Словно пара диких горлиц

Над грядой из белых крыш...

 

Точно паводок весною,

Этих звуков вереница,

И витийствует, шаманит

За роялем чародей...

То ли я и впрямь взлетаю,

То ли мне всё это снится –

Кто позволил пианисту

Заколдовывать людей?

 

А рояль гремит и стонет,

Отливая чёрным лаком,

И без устали летают

Эти голуби над ним,

И колышет зал волшебник,

Осенённый полумраком,

И душа его  открыта

Только ангелам одним.

 

Ты играй, волшебник милый,

Ворожи, меня не слушай,

Воскреси во мне надежду,

Дух живой воспламени.

Заповедной этой силой

Вознеси меня над сушей,

Чтоб вокруг меня кружили

Только ангелы одни.

 

Чтобы неба мне хватало,

Чтоб душа моя летала,

Чтоб душа моя витала

Там, где звёзды гнёзда вьют,

Где за облачною пеной,

На околице вселенной

Две голубки вдохновенно

Эти клавиши клюют...

 

Есть иные девчонки...

 

Марине Гарбер

 

Есть иные девчонки – их вид таков,

Что не сразу поймёшь, сколько им веков,

То ль свалились на Землю из облаков,

То ли выплыли из Марианских впадин.

То молчат и в раздумьях своих парят,

То сплошными загадками говорят,

То над чем-то хохочут часы подряд,

И непосвящённым их смех досаден.

 

Ручейком серебристым их льётся речь,

С ними только блаженные ищут встреч,

Остальные бегут, чтоб себя сберечь,

Как бегут с корабля при морской болезни.

А девчонки смеются сквозь дым сигар,

И нездешний, лунный у них загар;

Станешь ближе – учуешь опасный дар:

Притяженье, что мы открываем в бездне.

 

А девчонки с природой ведут игру,

Озоруют с погодой, что те гуру,

Накидают за шиворот снег в жару

И глядят простодушно – мол, что такое?

Но не надо заглядывать им в глаза –

Как Алиса, провалишься в то, что за,

Там такая немыслимая буза,

Что всю жизнь потом не найдёшь покоя...

 

Есть иные девчоночки, только встреть –

Не устал бы годами на них смотреть,

Позабыл бы про всё, чтоб теперь и впредь

Подле них ошиваться, от счастья млея.

Только кто ж их удержит? Как лунный луч,

Промелькнут – и скроются между туч,

И – ищи-свищи... Как глаза ни мучь,

Не найдёшь до столетнего юбилея.

 

Есть иные девчоночки – не про нас,

Надо сразу, не глядя, кричать атас:

Засосёт изумрудная зелень глаз,

Зачаруют певучие птичьи трели.

Уходи, не слушай, беги стремглав  –

Или будешь плутать меж дремучих трав,

Иль на голос пойдёшь, по пути пропав –

Как из Гаммельна дети на звук свирели.

 

Есть иные девчоночки – хоть куда,

С ними быть – беда, быть без них – беда,

От природы текучие, как вода –

Подмигнув, исчезают неуследимо.

Есть девчонки, летучие, как лучи,

Никогда не твои, не мои, ничьи –

Растекутся по лужицам, как ручьи,

Растворятся в лазури, как струйки дыма.

 

С ними темень темнее, а синь – синей,

Не найдёшь малахольней и озорней,

Только зря не гони, не стегай коней:

К ним вчера было поздно, а завтра – рано.

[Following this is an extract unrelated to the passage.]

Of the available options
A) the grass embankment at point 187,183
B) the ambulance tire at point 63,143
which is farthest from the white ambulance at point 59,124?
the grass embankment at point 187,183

Есть такие девчонки... Дыши ровней:

Пронесутся, как стайка живых огней –

На Земле не отыщется им парней,

И лететь им домой до Альдебарана.

 

Мама

 

Мама уходила постепенно

В топкую, беспамятную мглу.

Медсестра в исколотые вены

Тыкала постылую иглу.

Стыл обед нетронутый. Металась

Мамина рука по простыне.

Застилала тёмная усталость

Взгляд её, в нём билась боль на дне.

 

У окна соседка по палате

Завывала, сбив постель в комок.

Санитар в неглаженом халате

Всё никак унять её не мог...

Опустев, гудела и мигала

Капельница, въедливо громка.

И устав сновать, изнемогала

На кровати мамина рука.

 

А со стенки сыпал новостями,

Стрекотал, как бешеный сверчок,

Потчевал никчёмными страстями

Телевизор, плоский дурачок.

Вытекала жизнь по миллилитру –

Горечь, нежность, встречи, имена...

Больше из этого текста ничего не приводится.